● **QUOTED PASSAGE**:
>>
Sterling / 1776 Tobacco Mega-Review

E. Roberts
The news is oft-repeated here on the forums and at pipe shows, in the NASPC newsletter, and at our pipe clubs—pipe smoking is on the upswing, it’s experiencing a renaissance, a new golden age has dawned. Classic blends of yesteryear are being brought back from the grave, and new blends are being introduced from the major players more frequently than ever, in keeping with the consumer’s fancy. Thus it was a shocking reality check when I received an email back in November telling me that one of the best blenders in the country was going to close shop for good.

Jack Peterson’s Sterling / 1776 Tobacco Co. has been lauded frequently, if somewhat quietly, right here on the PM forums. A cursory search for "Sterling Tobacco" on the forums will turn up dozens of threads singing his praises, and his blends are perennial favorites on the "What are you smoking?" monthly threads. The whole story, in a nutshell, is in itself a glimpse of the way commerce and pipe smoking have both changed so dramatically in the past half-century. Here is the story in brief, in Jack’s own words:

"It began in the 1940’s or 50’s when "Doc" Allan opened business as the Smoke Ring in Rock Falls, a sister city to Sterling. The Smoke Ring is a sports store (still in business) that also sold tobacco products. Doc sold the business and the new owner discontinued the tobacco part of the business. Since Doc had a non-compete clause in the sale, he could not start another business except when the new owner discontinued the tobacco. That’s when Doc started the pipe shop and called it Sterling Pipe Center."
<<
● **DATASET EXCERPT**:
>>
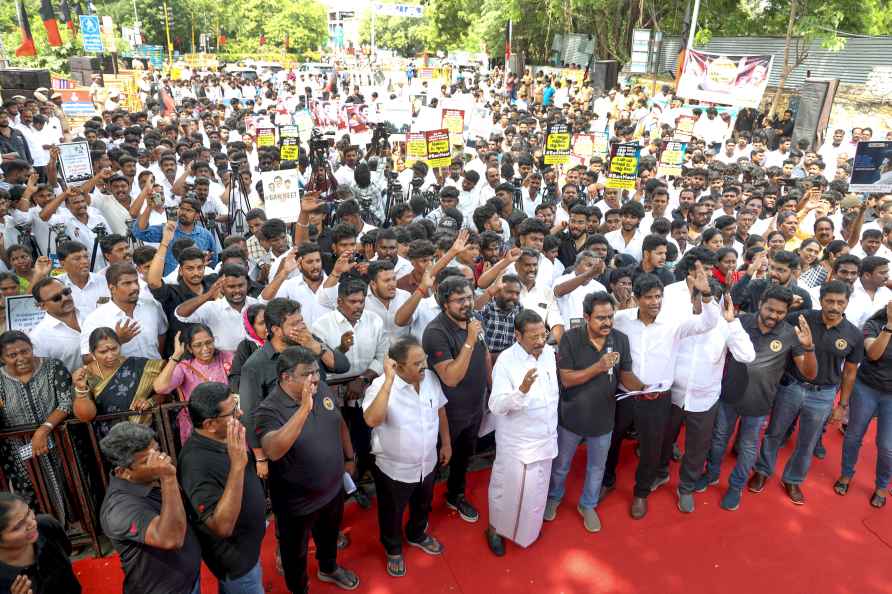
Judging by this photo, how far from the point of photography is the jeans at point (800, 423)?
14.4ft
<<
● **WHAT YOU ARE ASKED TO DO**: Continue the Sterling / 1776 tobacco review, starting right after its final sentence. The data plays no part in this exercise.

● **TASK OUTPUT**:
Sterling / 1776, Illustration © 2014 Gordieh Nasseri, commissioned exclusively for PipesMagazine.com

"The store was a success and Doc began experimenting with blending tobacco. His first was "Bush Pilot", followed closely with "Double Eagle" and "Old Dominion", which he said was the first all-black tobacco in the nation.

Doc soon added to his collection of blends and hired reps to sell them east and west. While selling to other tobacco shops, he began selling to the 1776 tobacco shop in Pennsylvania and acquired their name and customer list when they went out of business. As smoking declined so did the ability to finance sales people.

In 1977 my brothers and I acquired the business and I began blending tobaccos too. Smoking continued to fall and the city wanted to renovate the downtown area so we closed the store. I bought the remaining business from my brothers and continued selling to our customers via mail order. Along came the Internet, which has helped me to renew the business, and so we come to today. So goes my tale."

From the days of traveling salesmen in the 50s to the slow but steady decline of pipe smoking through the subsequent decades, the business managed to soldier on due to one man’s passion for the art and science of hand-blending tobacco. Jack knew from the outset that it would never make him rich, but that it would surely keep him content. The past few years have seen mergers and acquisitions on the corporate level, but still an ever-waning voice for the true independents like him. So how could it be, during this great tobacco revival, that Jack was shutting down?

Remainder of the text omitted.